■ TAREA POR REALIZAR
Reproduzca literalmente el fragmento de la columna sobre la falta de inspiración para escribir que va desde "Creo, seguramente esté" hasta "tiempo estarían mejor.", ambos incluidos.

■ TEXTO DE LECTURA

-*-*-

Tengo que escribir esta columna y me encuentro buscando la inspiración en el techo, que es un sitio donde nunca hay ideas, pero, por si acaso, no dejo de mirarlo.
En realidad, no es así. Para encontrar de qué escribir, me busco el apetito consultando los libros, revistas y webs que nunca me fallan, pero hoy no veo nada. Me he puesto un capítulo de Ugly Delicious y otro de Chef’s Table, pero tampoco. Por último, he hecho eso que siempre me funciona cuando tengo hambre o necesidad de escribir: ir al mercado a comprar algo. Ni allí ha habido suerte.
La cosa tiene guasa porque tengo un Word con una lista de temas sobre los que escribir que voy apuntando según se me van ocurriendo, pero esa lista es el equivalente al menú que te hace el nutricionista: no ha llegado el día en que me apetezca hacer lo que pone. Así que, según lo abro, lo leo con pocas ganas y lo cierro, como cierras la nevera la decimoséptima vez que la abres en la misma tarde.
Creo, seguramente esté equivocada, que los temas son más jugosos cuando los escribes según se te ocurren. Eso no tiene nada que ver con el tema, sino con recibirlo con el ánimo con el que tratas un alimento fresco recién traído del mercado. Si lo dejas en la despensa, a veces ocurre que llega un momento en que ya no lo ves apetecible y entonces empieza la decadencia. Parece que esperas que se eche a perder definitivamente. Lo vas mirando cada día, como se te hubieses propuesto mantenerlo ahí, en la reserva, hasta que puedas decir “¡vaya, qué pena, se me ha podrido este pimiento!” y puedas tirarlo a la basura y olvidarte de él. Eso es exactamente lo que les pasa a los temas de mi Word. Si pensase jamones en vez de pimientos, con el tiempo estarían mejor.
Lo que merece reposo no son las ideas sino los textos en que se desarrollan. Como si fuesen un potaje, una vez que están hechos, es recomendable dejarlos quietecitos una noche y al día siguiente volverlos a probar de sal y darles el último meneo antes del envío. Lo malo es que, como ocurre también en la cocina, no siempre se tiene tiempo ni posibilidad de trabajar así, y hay que cocinar y servir inmediatamente. O con cierta previsión, y entonces te toca sacar de esa alacena el artículo propuesto y potenciarle todo su sabor. Te apetezca o no.

-*-*-

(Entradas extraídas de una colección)

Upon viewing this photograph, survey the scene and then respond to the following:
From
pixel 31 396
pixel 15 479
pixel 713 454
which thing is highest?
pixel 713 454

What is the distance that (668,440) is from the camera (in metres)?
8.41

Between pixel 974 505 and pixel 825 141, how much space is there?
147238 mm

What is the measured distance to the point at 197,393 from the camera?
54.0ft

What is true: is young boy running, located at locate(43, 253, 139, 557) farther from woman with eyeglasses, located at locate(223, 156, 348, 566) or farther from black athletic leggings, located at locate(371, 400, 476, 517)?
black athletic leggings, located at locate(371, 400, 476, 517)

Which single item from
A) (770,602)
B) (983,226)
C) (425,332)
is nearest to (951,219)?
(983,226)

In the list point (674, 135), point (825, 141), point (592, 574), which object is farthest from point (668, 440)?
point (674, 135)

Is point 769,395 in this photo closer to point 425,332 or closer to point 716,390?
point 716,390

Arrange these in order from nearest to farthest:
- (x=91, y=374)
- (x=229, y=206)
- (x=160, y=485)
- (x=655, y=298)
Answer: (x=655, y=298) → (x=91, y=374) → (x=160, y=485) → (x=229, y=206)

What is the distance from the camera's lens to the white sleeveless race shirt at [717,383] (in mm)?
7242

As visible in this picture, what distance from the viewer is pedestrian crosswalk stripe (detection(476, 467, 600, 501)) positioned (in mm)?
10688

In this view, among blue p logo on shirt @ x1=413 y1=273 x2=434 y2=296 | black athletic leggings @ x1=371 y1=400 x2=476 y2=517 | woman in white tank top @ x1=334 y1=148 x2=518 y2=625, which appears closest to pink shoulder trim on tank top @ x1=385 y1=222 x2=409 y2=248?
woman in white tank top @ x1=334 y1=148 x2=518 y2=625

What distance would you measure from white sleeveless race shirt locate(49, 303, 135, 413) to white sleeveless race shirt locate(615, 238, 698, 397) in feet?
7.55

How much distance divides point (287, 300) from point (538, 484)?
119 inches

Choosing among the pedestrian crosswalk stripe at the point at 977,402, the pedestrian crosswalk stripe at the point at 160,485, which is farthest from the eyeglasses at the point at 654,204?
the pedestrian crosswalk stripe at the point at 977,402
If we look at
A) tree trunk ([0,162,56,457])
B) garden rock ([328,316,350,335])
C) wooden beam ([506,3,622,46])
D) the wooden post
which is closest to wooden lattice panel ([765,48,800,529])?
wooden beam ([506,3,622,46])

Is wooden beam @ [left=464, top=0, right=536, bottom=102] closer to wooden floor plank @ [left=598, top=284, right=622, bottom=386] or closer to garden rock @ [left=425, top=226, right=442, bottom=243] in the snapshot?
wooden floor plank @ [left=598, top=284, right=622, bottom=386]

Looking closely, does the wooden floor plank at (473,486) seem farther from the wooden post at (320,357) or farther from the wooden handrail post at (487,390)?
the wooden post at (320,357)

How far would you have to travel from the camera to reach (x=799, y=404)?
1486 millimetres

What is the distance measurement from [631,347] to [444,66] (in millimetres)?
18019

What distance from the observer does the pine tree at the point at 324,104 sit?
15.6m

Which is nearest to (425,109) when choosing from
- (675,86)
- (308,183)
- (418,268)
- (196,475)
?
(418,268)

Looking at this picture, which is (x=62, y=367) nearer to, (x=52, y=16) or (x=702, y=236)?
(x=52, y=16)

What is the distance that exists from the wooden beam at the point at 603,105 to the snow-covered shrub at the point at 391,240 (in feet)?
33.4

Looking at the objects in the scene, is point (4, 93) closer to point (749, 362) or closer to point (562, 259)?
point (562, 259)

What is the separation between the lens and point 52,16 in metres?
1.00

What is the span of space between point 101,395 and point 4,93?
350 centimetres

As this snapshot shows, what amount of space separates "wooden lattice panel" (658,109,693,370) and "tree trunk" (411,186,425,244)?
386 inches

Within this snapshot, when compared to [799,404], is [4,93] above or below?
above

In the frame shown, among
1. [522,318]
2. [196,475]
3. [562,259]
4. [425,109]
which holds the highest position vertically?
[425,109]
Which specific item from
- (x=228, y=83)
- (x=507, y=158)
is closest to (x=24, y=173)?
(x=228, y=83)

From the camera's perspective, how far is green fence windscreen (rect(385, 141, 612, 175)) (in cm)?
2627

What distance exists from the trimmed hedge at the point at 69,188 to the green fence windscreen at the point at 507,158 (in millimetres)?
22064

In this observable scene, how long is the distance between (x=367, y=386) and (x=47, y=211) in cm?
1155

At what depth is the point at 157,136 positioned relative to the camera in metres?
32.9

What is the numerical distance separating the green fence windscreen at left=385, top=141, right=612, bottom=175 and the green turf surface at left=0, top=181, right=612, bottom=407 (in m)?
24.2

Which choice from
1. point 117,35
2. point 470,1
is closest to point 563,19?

-*-*-

■ RESPUESTA SOLICITADA
Creo, seguramente esté equivocada, que los temas son más jugosos cuando los escribes según se te ocurren. Eso no tiene nada que ver con el tema, sino con recibirlo con el ánimo con el que tratas un alimento fresco recién traído del mercado. Si lo dejas en la despensa, a veces ocurre que llega un momento en que ya no lo ves apetecible y entonces empieza la decadencia. Parece que esperas que se eche a perder definitivamente. Lo vas mirando cada día, como se te hubieses propuesto mantenerlo ahí, en la reserva, hasta que puedas decir “¡vaya, qué pena, se me ha podrido este pimiento!” y puedas tirarlo a la basura y olvidarte de él. Eso es exactamente lo que les pasa a los temas de mi Word. Si pensase jamones en vez de pimientos, con el tiempo estarían mejor.